Pero pasó la noche y no pasó nada malo. Sólo el sueño velado en los ojos y el cansancio en las piernas y en la espalda. El hombre aconsejó masajear los muslos y los hombros. Aconsejó desayunar bien y bañarnos en la poza para eliminar el cansancio. Dijo que sería bueno bañarnos a esa hora aunque nos pareciera extraño. Aunque nos pareciera el agua demasiado fría y nos asustara el fondo oscuro de la poza. Nos dijo que teníamos tiempo. Que teníamos todo el tiempo. Podíamos nadar y relajarnos. Podíamos dejar que el agua nos penetrara bien para que la piel se mantuviera fresca.

─ Claro que no es la piscina de un hotel ─ dijo. ─ Cuando lleguen allá estarán mucho mejor.

─ Falta mucho ─ pregunté.

─ Son tres días de camino hasta el punto. Tres días con tres noches ─ dijo cuando se alejaba.

Fue Lizandra quien habló primero del punto.

Cuando estábamos en la calle habló del punto.

Cuando regresábamos de una fiesta que no se dio por falta de gente.

Cuando nos sentíamos cansados de caminar por la ciudad.

Cuando buscábamos desesperadamente un lugar a donde ir.
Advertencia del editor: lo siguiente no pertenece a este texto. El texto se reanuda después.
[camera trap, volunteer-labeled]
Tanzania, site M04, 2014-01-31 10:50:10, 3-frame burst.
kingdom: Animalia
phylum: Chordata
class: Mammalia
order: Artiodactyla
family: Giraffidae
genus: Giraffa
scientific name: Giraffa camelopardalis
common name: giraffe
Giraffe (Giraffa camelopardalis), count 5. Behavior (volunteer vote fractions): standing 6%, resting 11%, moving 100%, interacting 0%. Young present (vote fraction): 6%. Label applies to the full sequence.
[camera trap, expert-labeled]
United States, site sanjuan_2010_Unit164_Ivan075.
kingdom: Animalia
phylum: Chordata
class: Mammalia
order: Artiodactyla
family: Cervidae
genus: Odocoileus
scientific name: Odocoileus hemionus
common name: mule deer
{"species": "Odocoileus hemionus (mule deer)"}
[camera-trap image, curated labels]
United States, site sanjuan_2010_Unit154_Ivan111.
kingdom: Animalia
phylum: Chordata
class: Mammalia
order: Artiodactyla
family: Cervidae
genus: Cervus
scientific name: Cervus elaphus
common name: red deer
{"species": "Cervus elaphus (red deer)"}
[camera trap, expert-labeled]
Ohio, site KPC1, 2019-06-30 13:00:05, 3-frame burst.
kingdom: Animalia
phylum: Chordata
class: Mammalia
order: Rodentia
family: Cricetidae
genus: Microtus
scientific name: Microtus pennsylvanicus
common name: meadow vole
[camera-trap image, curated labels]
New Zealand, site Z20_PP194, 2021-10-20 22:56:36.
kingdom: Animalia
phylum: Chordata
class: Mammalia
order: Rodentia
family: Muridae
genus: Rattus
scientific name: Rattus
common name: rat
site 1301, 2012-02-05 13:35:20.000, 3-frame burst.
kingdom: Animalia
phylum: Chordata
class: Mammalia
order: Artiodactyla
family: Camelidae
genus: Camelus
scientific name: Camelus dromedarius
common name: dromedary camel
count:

Cuando ya no tuvimos con quién hablar porque la ciudad se había quedado vacía.

Cuando sólo hablábamos de la gente que se fue y de los amigos que no vimos más.

Cuando nos hastiamos de recorrer las calles y las tiendas y las plazas desiertas y nos parecía escuchar alguna risa de niño. O algún quejido de viejo. O el grito de un marido celoso en algún solar donde ya no vivía nadie. O la simple voz de un pregonero anunciando sus dulces y sus escobas y su agua. O los padres reclamando por los zapatos rotos.